What is expected: Quote every one of the records below verbatim, line for line.

Record excerpts:

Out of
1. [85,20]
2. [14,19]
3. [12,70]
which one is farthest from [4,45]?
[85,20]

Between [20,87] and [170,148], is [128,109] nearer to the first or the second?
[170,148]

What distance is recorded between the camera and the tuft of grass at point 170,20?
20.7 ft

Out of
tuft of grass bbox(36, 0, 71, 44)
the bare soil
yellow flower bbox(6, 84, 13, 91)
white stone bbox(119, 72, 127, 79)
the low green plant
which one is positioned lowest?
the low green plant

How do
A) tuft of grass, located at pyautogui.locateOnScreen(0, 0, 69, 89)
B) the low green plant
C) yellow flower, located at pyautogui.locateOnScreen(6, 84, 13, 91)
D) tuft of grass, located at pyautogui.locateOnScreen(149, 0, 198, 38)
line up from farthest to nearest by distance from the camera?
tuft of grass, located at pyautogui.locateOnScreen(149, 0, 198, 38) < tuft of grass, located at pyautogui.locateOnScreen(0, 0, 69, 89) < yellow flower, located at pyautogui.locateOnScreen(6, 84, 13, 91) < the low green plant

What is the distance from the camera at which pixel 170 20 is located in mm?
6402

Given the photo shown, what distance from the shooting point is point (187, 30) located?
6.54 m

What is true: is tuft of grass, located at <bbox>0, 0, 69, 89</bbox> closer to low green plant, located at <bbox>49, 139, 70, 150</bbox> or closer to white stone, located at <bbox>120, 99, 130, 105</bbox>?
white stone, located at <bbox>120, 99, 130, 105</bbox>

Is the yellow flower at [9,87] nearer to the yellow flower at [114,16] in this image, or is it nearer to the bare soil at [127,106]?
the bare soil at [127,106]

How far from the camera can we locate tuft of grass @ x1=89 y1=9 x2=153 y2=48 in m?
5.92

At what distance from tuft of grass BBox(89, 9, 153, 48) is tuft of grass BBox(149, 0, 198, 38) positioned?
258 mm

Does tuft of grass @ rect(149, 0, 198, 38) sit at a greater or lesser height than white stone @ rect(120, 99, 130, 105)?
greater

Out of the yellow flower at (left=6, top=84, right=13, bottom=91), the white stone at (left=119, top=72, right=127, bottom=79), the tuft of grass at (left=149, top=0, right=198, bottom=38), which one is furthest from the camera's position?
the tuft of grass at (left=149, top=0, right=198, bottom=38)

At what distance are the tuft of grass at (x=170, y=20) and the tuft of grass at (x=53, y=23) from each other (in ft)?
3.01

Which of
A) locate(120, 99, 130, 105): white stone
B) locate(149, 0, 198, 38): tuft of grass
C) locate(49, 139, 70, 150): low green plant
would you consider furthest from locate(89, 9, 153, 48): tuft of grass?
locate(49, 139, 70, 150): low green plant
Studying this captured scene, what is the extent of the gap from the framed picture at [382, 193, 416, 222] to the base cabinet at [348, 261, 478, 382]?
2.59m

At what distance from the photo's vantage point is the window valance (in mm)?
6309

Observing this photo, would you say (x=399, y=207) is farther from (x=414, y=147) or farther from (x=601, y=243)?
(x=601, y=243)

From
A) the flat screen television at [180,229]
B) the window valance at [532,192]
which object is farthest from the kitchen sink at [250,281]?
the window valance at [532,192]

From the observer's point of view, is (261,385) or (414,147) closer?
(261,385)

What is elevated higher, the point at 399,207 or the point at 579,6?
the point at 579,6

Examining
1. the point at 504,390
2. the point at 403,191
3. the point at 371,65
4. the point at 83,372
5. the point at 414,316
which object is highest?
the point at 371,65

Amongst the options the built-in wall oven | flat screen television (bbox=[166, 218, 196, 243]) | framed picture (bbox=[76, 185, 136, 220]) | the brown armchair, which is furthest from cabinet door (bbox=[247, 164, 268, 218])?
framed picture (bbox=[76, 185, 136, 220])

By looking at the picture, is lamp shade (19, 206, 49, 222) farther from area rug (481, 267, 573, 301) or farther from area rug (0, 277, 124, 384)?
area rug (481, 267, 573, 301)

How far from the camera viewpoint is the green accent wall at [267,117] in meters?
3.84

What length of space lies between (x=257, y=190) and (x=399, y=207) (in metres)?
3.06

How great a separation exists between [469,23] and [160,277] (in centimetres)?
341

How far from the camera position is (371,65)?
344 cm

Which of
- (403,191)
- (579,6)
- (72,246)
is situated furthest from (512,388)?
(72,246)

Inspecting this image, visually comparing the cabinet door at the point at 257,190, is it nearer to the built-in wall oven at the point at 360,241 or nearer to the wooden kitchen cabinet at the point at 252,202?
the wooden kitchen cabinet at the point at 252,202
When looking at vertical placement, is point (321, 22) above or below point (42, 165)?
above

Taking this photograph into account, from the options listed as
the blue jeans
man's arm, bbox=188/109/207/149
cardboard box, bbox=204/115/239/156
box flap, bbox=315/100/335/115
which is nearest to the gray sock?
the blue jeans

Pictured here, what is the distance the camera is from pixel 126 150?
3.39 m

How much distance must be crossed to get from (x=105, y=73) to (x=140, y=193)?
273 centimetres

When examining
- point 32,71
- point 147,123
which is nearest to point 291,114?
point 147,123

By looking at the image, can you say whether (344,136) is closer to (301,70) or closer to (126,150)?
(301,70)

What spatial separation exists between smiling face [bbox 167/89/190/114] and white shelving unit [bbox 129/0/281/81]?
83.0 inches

The result:
Out of
1. [85,20]
2. [14,19]
3. [12,70]
which one is farthest from [4,45]?
[85,20]

Between [20,87] and [170,148], is [128,109] nearer to the first or the second?
[170,148]

What distance is recorded between the camera and the tuft of grass at point 170,20?
20.7 ft

Out of
tuft of grass bbox(36, 0, 71, 44)
the bare soil
yellow flower bbox(6, 84, 13, 91)
white stone bbox(119, 72, 127, 79)
the low green plant
which one is positioned lowest?
the low green plant

How do
A) tuft of grass, located at pyautogui.locateOnScreen(0, 0, 69, 89)
B) the low green plant
C) yellow flower, located at pyautogui.locateOnScreen(6, 84, 13, 91)
D) tuft of grass, located at pyautogui.locateOnScreen(149, 0, 198, 38)
line up from farthest to nearest by distance from the camera?
tuft of grass, located at pyautogui.locateOnScreen(149, 0, 198, 38) < tuft of grass, located at pyautogui.locateOnScreen(0, 0, 69, 89) < yellow flower, located at pyautogui.locateOnScreen(6, 84, 13, 91) < the low green plant

What is the distance from the camera at which pixel 170 20 is located in mm?
6402

Given the photo shown, what distance from the shooting point is point (187, 30) located?
6.54 m

What is true: is tuft of grass, located at <bbox>0, 0, 69, 89</bbox> closer to low green plant, located at <bbox>49, 139, 70, 150</bbox> or closer to white stone, located at <bbox>120, 99, 130, 105</bbox>?
white stone, located at <bbox>120, 99, 130, 105</bbox>

Is the yellow flower at [9,87] nearer to the yellow flower at [114,16] in this image, or is it nearer to the bare soil at [127,106]?
the bare soil at [127,106]

How far from the camera can we locate tuft of grass @ x1=89 y1=9 x2=153 y2=48 in m?
5.92

At what distance from tuft of grass BBox(89, 9, 153, 48) is tuft of grass BBox(149, 0, 198, 38) positioned?
258 mm

Does tuft of grass @ rect(149, 0, 198, 38) sit at a greater or lesser height than white stone @ rect(120, 99, 130, 105)?
greater

Out of the yellow flower at (left=6, top=84, right=13, bottom=91), the white stone at (left=119, top=72, right=127, bottom=79), the tuft of grass at (left=149, top=0, right=198, bottom=38), which one is furthest from the camera's position?
the tuft of grass at (left=149, top=0, right=198, bottom=38)

At what distance are the tuft of grass at (x=170, y=20) and the tuft of grass at (x=53, y=23) from each other (in ft)?
3.01

Which of
A) locate(120, 99, 130, 105): white stone
B) locate(149, 0, 198, 38): tuft of grass
C) locate(49, 139, 70, 150): low green plant
would you consider furthest from locate(89, 9, 153, 48): tuft of grass?
locate(49, 139, 70, 150): low green plant
Studying this captured scene, what is the extent of the gap from the framed picture at [382, 193, 416, 222] to the base cabinet at [348, 261, 478, 382]?
2.59m

At what distance from the photo's vantage point is the window valance (in mm)?
6309

Observing this photo, would you say (x=399, y=207) is farther from (x=414, y=147) or farther from (x=601, y=243)?
(x=601, y=243)

From
A) the flat screen television at [180,229]
B) the window valance at [532,192]
which object is farthest from the kitchen sink at [250,281]?
the window valance at [532,192]

From the observer's point of view, is (261,385) or (414,147) closer?
(261,385)

What is elevated higher, the point at 399,207 or the point at 579,6?
the point at 579,6

Examining
1. the point at 504,390
2. the point at 403,191
3. the point at 371,65
4. the point at 83,372
5. the point at 414,316
which object is highest?
the point at 371,65

Amongst the options the built-in wall oven | flat screen television (bbox=[166, 218, 196, 243]) | framed picture (bbox=[76, 185, 136, 220]) | the brown armchair, which is furthest from cabinet door (bbox=[247, 164, 268, 218])?
framed picture (bbox=[76, 185, 136, 220])

By looking at the picture, is lamp shade (19, 206, 49, 222) farther from area rug (481, 267, 573, 301) or farther from area rug (0, 277, 124, 384)?
area rug (481, 267, 573, 301)

How far from the camera viewpoint is the green accent wall at [267,117] in meters?
3.84

What length of space lies between (x=257, y=190) and (x=399, y=207) (in metres)?
3.06

How great a separation exists between [469,23] and [160,277] (in centimetres)?
341

How far from the camera position is (371,65)?
344 cm

Which of
- (403,191)
- (579,6)
- (72,246)
is situated furthest from (512,388)?
(72,246)

Inspecting this image, visually comparing the cabinet door at the point at 257,190, is it nearer to the built-in wall oven at the point at 360,241 or nearer to the wooden kitchen cabinet at the point at 252,202?
the wooden kitchen cabinet at the point at 252,202
When looking at vertical placement, is point (321, 22) above or below point (42, 165)?
above

Taking this photograph into account, from the options listed as
the blue jeans
man's arm, bbox=188/109/207/149
cardboard box, bbox=204/115/239/156
box flap, bbox=315/100/335/115
which is nearest to the gray sock?
the blue jeans

Pictured here, what is the distance the camera is from pixel 126 150?
3.39 m

How much distance must be crossed to get from (x=105, y=73) to (x=140, y=193)?
273 centimetres

When examining
- point 32,71
- point 147,123
which is nearest to point 291,114?
point 147,123

By looking at the image, can you say whether (344,136) is closer to (301,70) or closer to (126,150)?
(301,70)

What spatial separation exists between smiling face [bbox 167/89/190/114] and white shelving unit [bbox 129/0/281/81]?
83.0 inches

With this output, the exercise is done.